[Opening Dataset extract section]

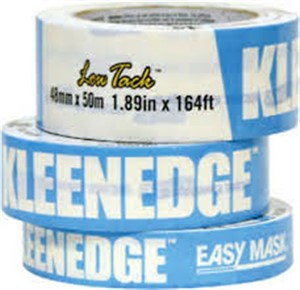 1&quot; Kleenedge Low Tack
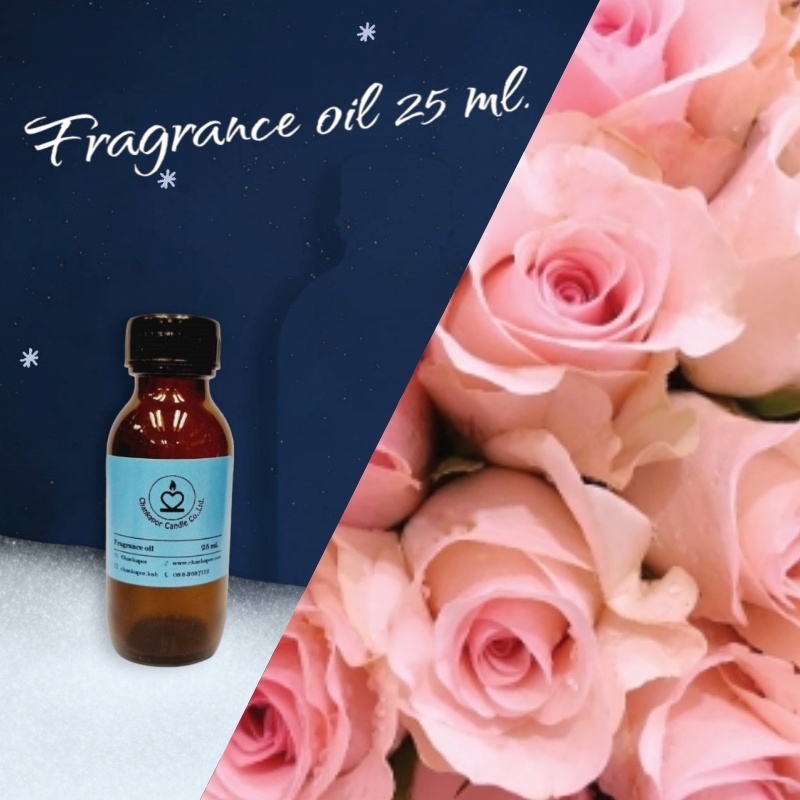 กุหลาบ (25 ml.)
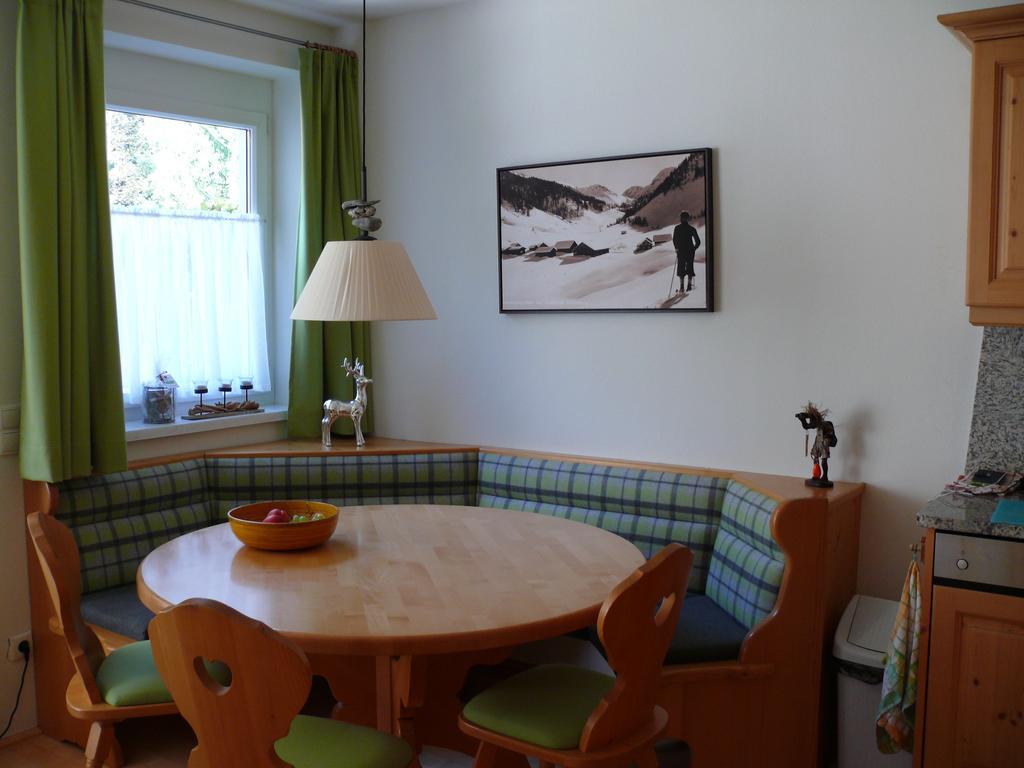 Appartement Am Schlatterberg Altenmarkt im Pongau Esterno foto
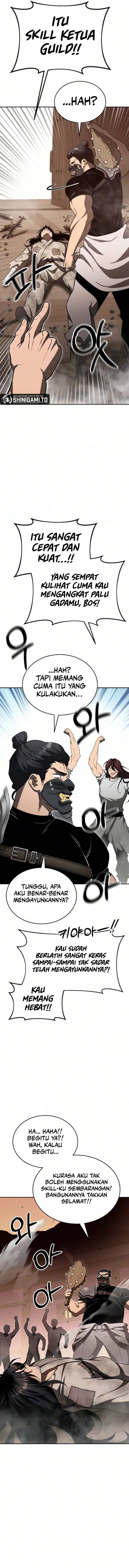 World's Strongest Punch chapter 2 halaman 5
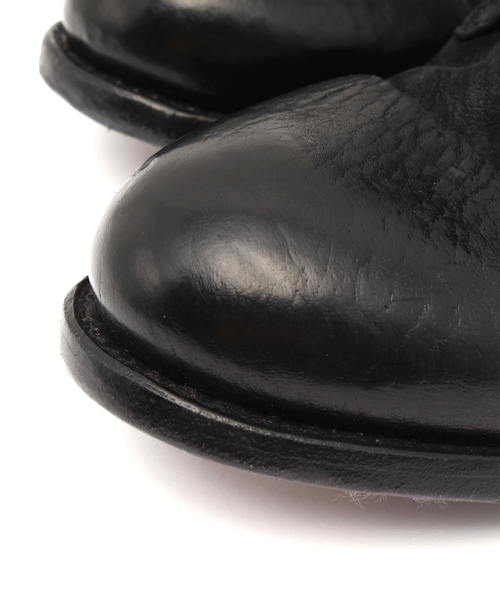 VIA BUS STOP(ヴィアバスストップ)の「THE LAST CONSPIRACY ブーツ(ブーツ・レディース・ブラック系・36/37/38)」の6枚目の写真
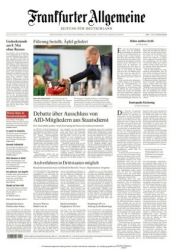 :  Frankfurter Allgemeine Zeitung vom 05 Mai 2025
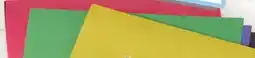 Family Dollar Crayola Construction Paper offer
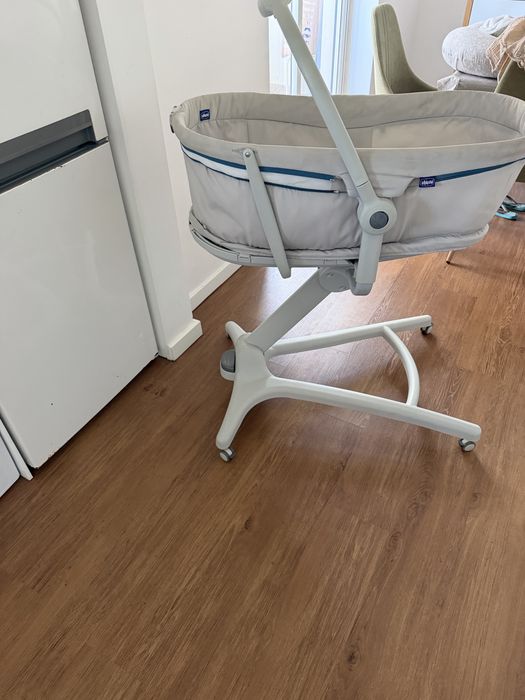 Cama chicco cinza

[Closing Dataset extract section]
[Opening Dataset extract section]

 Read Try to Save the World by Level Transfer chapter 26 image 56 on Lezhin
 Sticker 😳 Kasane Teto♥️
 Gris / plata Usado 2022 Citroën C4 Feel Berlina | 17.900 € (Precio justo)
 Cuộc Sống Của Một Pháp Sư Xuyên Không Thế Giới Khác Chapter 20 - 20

[Closing Dataset extract section]

## Problem to work on
Reproduce everything from the line that contains "1&quot; Kleenedge Low Tack" down to the line that contains "VIA BUS STOP(ヴィアバスストップ)の「THE", both included, leaving the pictures out of the answer.

## Output below
 1&quot; Kleenedge Low Tack
 กุหลาบ (25 ml.)
 Appartement Am Schlatterberg Altenmarkt im Pongau Esterno foto
 World's Strongest Punch chapter 2 halaman 5
 VIA BUS STOP(ヴィアバスストップ)の「THE LAST CONSPIRACY ブーツ(ブーツ・レディース・ブラック系・36/37/38)」の6枚目の写真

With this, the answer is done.